The Racoons Came Again Last Night - By Brian Law

The violin music from his radio swept over him as he settled back into his recliner in the den. Everything was just about perfect, he thought, smug in his comfortable house. As Summer merged into Fall, he had done everything on his list to get ready for the change in season. His garden was flourishing, his lawn and trees were vibrant, his back deck newly restained, and his view towards the nearby forest cleared away. True, he couldn’t interact with others because of the virus, but still it was near perfect, except for the racoons. 

They came at night or early morning when he slept. They dug up his garden a bit, tipped over the garbage cans, slopped water from the watering cans all over, and left their paw prints on the deck and on his windows. It was a minor inconvenience to clean up after them, but that wasn’t what bothered him. What really got to him was their complete freedom from everything, their disdain for convention, and their apparent immunity from the virus. They just did whatever they wanted without reference to the human world around them. 

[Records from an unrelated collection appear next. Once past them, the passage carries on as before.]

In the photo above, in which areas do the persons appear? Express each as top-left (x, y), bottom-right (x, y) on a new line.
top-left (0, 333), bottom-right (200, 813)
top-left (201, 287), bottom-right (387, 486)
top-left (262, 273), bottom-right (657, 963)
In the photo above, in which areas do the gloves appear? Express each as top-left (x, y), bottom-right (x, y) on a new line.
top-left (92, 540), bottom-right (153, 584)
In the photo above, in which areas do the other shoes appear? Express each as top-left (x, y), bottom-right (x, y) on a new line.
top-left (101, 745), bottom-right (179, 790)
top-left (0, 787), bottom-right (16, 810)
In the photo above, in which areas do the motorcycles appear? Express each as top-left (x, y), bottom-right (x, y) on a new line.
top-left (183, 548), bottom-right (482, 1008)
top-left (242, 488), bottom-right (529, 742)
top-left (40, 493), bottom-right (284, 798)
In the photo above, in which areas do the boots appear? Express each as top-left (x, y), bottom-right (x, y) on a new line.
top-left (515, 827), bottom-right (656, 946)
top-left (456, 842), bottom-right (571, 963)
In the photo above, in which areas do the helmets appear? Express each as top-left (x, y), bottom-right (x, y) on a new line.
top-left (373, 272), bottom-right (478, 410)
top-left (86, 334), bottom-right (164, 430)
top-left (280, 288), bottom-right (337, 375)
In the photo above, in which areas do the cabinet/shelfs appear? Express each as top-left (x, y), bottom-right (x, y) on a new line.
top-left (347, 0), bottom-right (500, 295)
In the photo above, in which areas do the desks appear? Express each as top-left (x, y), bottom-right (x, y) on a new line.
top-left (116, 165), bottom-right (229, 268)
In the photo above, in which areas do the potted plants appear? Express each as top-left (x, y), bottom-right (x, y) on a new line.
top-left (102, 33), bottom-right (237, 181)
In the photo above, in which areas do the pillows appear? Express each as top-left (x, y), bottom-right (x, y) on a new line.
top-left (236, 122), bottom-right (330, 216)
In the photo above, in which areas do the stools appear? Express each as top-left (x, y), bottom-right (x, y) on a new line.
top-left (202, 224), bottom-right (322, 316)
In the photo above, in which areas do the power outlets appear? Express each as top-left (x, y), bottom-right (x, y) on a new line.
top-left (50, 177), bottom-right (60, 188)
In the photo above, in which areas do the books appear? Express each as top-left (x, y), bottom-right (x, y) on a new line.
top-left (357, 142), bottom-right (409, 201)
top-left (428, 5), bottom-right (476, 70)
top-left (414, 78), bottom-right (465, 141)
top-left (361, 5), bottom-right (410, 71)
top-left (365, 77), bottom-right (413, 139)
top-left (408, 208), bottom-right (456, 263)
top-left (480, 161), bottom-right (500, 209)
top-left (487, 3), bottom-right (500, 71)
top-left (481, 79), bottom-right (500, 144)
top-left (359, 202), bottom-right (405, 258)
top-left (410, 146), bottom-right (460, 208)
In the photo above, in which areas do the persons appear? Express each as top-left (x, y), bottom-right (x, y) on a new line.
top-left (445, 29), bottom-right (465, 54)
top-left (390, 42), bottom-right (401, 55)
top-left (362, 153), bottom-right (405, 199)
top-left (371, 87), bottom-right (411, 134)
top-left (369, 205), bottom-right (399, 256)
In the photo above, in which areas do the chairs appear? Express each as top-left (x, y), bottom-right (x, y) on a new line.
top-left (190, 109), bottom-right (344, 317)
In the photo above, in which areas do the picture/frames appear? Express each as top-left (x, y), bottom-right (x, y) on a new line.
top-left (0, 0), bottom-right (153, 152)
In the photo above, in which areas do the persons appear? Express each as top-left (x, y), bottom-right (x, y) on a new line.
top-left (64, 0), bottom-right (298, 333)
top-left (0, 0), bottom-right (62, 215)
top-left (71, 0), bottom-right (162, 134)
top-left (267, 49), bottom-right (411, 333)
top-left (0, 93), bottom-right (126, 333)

They had adapted perfectly to the situation and it bothered him deeply. They came and went with abandon and they even had their own little face masks provided to them by Mother Nature. They’d been like this for millennia, he mused, and would probably be here after Climate Change battered humanity into fleeing. 

A loneliness started to creep over him, a feeling he hadn’t experienced even though his situation certainly would have justified it before now. He looked around and inspected the room he was in. It was clean, neat, well-decorated and lonely, just like all the other rooms in his perfect little home. 

He checked his watch. It was close to one-thirty in the morning. He sat still, thought about things one more time, then got up and went to the sliding glass door that led to the deck. He pulled back the curtain just a bit and moved back about ten feet. 

He didn’t have to wait long. The motion activated deck light came on about ten minutes later and he could see five of them on the deck. They seemed unperturbed by the light and the big one slowly moved towards the sliding glass door and peered in. There was just enough light for it to see him standing there, ten feet away. For a moment, they stared at each other. Then, the big one got up on its hind legs and put its paws on the glass slider and just continued to look in. Some of the others gathered around him, also looking in. 

He didn’t know why at the time, but he took off his bathrobe and let it drop to the floor. Looking back on what he did next, he couldn’t really explain it very well. But he remembered going to the sliding door, opening it, and getting down on all fours next to the big one. The others gathered around him, made soothing sounds for a few moments, and then all of them trundled off together towards the forest. 

It wasn’t until his eyes got accustomed to the dark and he got up to the tree line that he saw the others who were waiting and watching, and who like him had decided to change their lifestyle.